What to produce: Please format every line of the records below as a JSON list of strings, one string per line, leaving out blank lines.

::: Extracted records :::

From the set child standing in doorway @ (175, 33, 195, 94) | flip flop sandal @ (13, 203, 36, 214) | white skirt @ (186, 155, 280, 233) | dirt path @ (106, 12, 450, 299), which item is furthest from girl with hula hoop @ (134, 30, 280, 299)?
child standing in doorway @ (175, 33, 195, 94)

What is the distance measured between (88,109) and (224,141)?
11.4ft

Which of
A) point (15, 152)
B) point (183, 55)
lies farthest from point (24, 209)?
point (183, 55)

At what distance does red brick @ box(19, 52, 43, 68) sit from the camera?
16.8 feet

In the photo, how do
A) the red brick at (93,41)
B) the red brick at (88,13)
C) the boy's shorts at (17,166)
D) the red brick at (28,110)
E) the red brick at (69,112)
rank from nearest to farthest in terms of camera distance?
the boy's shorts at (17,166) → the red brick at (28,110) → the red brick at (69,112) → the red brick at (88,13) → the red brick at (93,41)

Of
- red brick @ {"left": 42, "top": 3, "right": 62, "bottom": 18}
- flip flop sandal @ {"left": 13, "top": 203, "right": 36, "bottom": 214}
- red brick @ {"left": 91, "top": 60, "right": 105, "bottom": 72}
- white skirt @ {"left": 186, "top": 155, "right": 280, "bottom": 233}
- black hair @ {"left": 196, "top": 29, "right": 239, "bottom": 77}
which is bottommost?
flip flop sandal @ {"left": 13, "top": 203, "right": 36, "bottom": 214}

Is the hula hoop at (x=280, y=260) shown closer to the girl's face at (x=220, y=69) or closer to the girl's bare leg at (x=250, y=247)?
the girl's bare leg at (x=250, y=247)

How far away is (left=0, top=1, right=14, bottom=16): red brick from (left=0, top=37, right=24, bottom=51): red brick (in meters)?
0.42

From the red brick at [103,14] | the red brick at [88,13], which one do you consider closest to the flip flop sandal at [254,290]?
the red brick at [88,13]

:::

The output:
[
  "From the set child standing in doorway @ (175, 33, 195, 94) | flip flop sandal @ (13, 203, 36, 214) | white skirt @ (186, 155, 280, 233) | dirt path @ (106, 12, 450, 299), which item is furthest from girl with hula hoop @ (134, 30, 280, 299)?",
  "child standing in doorway @ (175, 33, 195, 94)",
  "What is the distance measured between (88,109) and (224,141)?",
  "11.4ft",
  "Which of",
  "A) point (15, 152)",
  "B) point (183, 55)",
  "lies farthest from point (24, 209)?",
  "point (183, 55)",
  "At what distance does red brick @ box(19, 52, 43, 68) sit from the camera?",
  "16.8 feet",
  "In the photo, how do",
  "A) the red brick at (93,41)",
  "B) the red brick at (88,13)",
  "C) the boy's shorts at (17,166)",
  "D) the red brick at (28,110)",
  "E) the red brick at (69,112)",
  "rank from nearest to farthest in terms of camera distance?",
  "the boy's shorts at (17,166) → the red brick at (28,110) → the red brick at (69,112) → the red brick at (88,13) → the red brick at (93,41)",
  "Of",
  "- red brick @ {\"left\": 42, \"top\": 3, \"right\": 62, \"bottom\": 18}",
  "- flip flop sandal @ {\"left\": 13, \"top\": 203, \"right\": 36, \"bottom\": 214}",
  "- red brick @ {\"left\": 91, \"top\": 60, \"right\": 105, \"bottom\": 72}",
  "- white skirt @ {\"left\": 186, \"top\": 155, \"right\": 280, \"bottom\": 233}",
  "- black hair @ {\"left\": 196, \"top\": 29, \"right\": 239, \"bottom\": 77}",
  "which is bottommost?",
  "flip flop sandal @ {\"left\": 13, \"top\": 203, \"right\": 36, \"bottom\": 214}",
  "Is the hula hoop at (x=280, y=260) shown closer to the girl's face at (x=220, y=69) or closer to the girl's bare leg at (x=250, y=247)?",
  "the girl's bare leg at (x=250, y=247)",
  "How far away is (left=0, top=1, right=14, bottom=16): red brick from (left=0, top=37, right=24, bottom=51): red brick (in meters)?",
  "0.42",
  "From the red brick at [103,14] | the red brick at [88,13], which one do you consider closest to the flip flop sandal at [254,290]?",
  "the red brick at [88,13]"
]